- RICHIESTA DEL COMPITO
Nell'estratto sul colera all'Elba, quale epidemia di colera risparmiò l'isola?

In questi giorni stiamo vivendo momenti terribili che mai ci saremmo sognati di vedere se non in qualche film o serie tv.
Queste vicende colpiscono duramente non solo perché incidono dolorosamente nei nostri affetti ma soprattutto perché minano le certezze sulle quali si è retta la nostra società moderna.
È bastato un piccolo virus per ricordarci quanto siamo fragili e vulnerabili anche se una certezza l'ha confermata: sono sempre i più deboli a pagare il prezzo più alto.
La lezione che ci dà la storia è che gli eventi, soprattutto quelli sfavorevoli, si ripetono negli anni e nei secoli ma, quasi mai, da questi gli uomini hanno imparato la lezione. Anche da questa pandemia temo che, passata l'emergenza, molti, soprattutto i politici mondiali, ormai nella maggioranza dei guitti ridicoli, dimenticheranno presto la lezione.
Nel corso degli anni queste epidemie o pandemie si sono abbattute con regolarità nel mondo e ovviamente anche all'Elba.
L'essere isola ci salvò dall'epidemia di colera del 1835 che risparmiò l'Elba, unica zona in Italia con la Sardegna. Non fu così per l'epidemia di colera del 1849, che colpì però solo Marciana Marina, e per quella dell'estate 1855.
Il primo caso dell'epidemia del 1855 fu segnalato a Portoferraio, tale Orsola Cacciò, il cui marito dimorava a Livorno dove il colera era presente già da febbraio; nella corrispondenza tra i due fu visto il possibile mezzo di contagio.
In quei giorni però il Governo del Granducato non ordinò, a differenza del 1835, la separazione dell'Isola dal continente, la gente continuò a lavorare e soprattutto a spostarsi diffondendo il morbo.
Il secondo caso fu un certo Fabiani di 70 anni, già non in buona salute, dopodiché cominciò a infettarsi il personale deputato all'assistenza dei malati: una guardia municipale, un infermiere e un membro della Confraternita della Misericordia. In quei giorni ci fu un'invasione di pappataci e il popolo volle vedere in questo la causa del contagio.

- DATI DA ESAMINARE
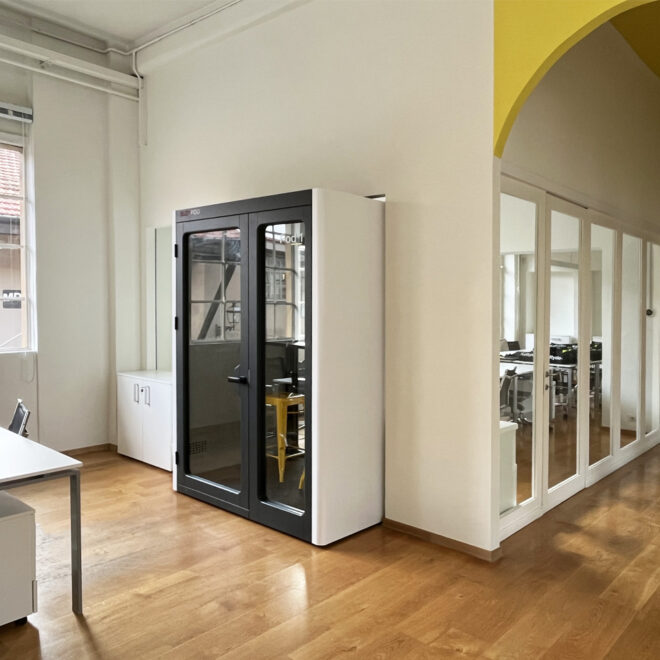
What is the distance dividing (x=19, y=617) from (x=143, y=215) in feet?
14.0

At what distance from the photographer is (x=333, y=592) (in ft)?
10.4

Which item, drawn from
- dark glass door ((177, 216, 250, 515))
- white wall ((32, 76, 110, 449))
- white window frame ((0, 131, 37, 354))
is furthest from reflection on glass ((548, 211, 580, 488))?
white window frame ((0, 131, 37, 354))

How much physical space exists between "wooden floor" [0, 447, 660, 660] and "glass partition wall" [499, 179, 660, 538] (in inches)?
17.4

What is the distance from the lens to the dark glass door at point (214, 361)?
4.25m

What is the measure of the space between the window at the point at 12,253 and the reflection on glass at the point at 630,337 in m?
5.66

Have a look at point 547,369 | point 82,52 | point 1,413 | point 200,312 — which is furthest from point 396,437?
point 82,52

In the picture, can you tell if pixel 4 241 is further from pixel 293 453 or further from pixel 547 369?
pixel 547 369

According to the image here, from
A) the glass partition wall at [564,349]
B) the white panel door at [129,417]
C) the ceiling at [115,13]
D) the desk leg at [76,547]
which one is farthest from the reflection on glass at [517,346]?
the white panel door at [129,417]

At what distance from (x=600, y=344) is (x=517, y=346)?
168 cm

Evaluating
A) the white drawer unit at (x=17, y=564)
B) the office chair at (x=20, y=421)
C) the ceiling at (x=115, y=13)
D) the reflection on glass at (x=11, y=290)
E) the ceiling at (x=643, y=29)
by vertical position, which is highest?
the ceiling at (x=115, y=13)

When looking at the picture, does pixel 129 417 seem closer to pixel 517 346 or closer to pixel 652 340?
pixel 517 346

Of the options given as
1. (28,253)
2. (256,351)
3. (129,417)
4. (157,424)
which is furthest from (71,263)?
(256,351)

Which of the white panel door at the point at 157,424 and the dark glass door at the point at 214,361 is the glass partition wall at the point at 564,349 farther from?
the white panel door at the point at 157,424

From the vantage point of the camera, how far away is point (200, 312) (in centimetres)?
463
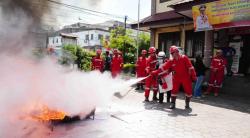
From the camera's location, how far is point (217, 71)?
11.5 meters

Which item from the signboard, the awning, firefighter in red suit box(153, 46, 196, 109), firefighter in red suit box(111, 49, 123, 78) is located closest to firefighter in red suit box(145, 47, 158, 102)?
firefighter in red suit box(153, 46, 196, 109)

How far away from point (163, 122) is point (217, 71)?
5.04m

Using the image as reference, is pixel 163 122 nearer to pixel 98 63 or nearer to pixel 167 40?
pixel 98 63

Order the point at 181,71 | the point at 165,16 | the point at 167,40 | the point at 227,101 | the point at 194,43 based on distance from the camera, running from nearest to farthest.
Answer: the point at 181,71, the point at 227,101, the point at 194,43, the point at 165,16, the point at 167,40

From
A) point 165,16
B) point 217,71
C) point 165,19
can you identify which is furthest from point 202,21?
point 165,16

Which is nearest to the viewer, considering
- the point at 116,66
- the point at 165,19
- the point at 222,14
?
the point at 222,14

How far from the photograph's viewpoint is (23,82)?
607 cm

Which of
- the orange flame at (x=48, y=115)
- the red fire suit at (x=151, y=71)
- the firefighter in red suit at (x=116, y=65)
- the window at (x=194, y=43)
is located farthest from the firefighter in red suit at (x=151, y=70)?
the window at (x=194, y=43)

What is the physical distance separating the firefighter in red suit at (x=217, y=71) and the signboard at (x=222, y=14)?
1124mm

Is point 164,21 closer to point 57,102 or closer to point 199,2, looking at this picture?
point 199,2

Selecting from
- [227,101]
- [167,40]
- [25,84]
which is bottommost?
[227,101]

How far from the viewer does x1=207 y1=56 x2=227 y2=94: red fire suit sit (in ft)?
37.3

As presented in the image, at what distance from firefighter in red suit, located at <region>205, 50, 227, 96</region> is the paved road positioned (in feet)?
5.55

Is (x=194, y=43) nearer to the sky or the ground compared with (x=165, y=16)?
nearer to the ground
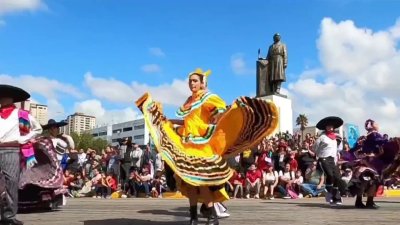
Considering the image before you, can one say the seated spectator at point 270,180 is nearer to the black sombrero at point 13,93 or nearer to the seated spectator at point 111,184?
the seated spectator at point 111,184

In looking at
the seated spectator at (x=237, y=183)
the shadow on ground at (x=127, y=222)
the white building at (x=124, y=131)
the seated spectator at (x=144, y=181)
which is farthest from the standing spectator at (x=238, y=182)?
the white building at (x=124, y=131)

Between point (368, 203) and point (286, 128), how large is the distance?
14.8 m

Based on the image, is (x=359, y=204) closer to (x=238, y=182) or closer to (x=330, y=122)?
(x=330, y=122)

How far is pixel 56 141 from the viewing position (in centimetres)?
1017


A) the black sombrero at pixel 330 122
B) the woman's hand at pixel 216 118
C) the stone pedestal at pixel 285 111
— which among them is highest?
the stone pedestal at pixel 285 111

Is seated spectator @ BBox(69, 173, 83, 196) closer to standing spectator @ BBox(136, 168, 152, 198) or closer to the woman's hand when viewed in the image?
standing spectator @ BBox(136, 168, 152, 198)

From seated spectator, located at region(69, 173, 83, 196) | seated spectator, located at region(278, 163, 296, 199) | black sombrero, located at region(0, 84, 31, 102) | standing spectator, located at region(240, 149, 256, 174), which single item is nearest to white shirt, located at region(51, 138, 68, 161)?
black sombrero, located at region(0, 84, 31, 102)

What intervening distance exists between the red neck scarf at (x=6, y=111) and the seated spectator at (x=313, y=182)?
10446mm

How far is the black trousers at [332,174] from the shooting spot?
11211 millimetres

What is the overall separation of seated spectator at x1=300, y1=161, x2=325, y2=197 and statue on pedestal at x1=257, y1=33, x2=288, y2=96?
34.1 feet

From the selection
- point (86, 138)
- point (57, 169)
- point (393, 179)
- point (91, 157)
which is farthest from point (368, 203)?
point (86, 138)

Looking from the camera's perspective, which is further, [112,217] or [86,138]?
[86,138]

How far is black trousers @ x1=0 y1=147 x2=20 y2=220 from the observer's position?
707 centimetres

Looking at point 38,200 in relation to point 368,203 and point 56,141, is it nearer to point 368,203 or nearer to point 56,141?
point 56,141
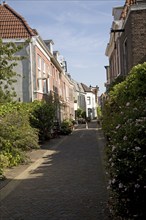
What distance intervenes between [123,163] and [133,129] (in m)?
0.49

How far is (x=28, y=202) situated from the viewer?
8.12 meters

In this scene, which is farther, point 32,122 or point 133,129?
point 32,122

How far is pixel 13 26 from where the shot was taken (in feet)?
86.2

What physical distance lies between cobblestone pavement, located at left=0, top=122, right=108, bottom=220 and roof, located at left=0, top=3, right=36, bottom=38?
14.0 meters

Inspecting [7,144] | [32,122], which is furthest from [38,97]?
[7,144]

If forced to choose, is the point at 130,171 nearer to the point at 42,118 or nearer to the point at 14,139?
the point at 14,139

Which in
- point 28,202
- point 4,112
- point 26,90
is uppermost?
point 26,90

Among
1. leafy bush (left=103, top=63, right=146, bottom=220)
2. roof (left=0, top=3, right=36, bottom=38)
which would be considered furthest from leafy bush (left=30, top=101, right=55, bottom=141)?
leafy bush (left=103, top=63, right=146, bottom=220)

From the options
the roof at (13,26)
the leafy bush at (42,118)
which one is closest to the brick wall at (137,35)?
the leafy bush at (42,118)

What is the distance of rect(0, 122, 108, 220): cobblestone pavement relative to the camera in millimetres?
7125

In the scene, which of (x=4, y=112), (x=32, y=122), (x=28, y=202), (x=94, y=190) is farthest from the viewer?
(x=32, y=122)

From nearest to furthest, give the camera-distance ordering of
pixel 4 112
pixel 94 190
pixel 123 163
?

- SOLUZIONE PROPOSTA
L'epidemia di colera del 1835.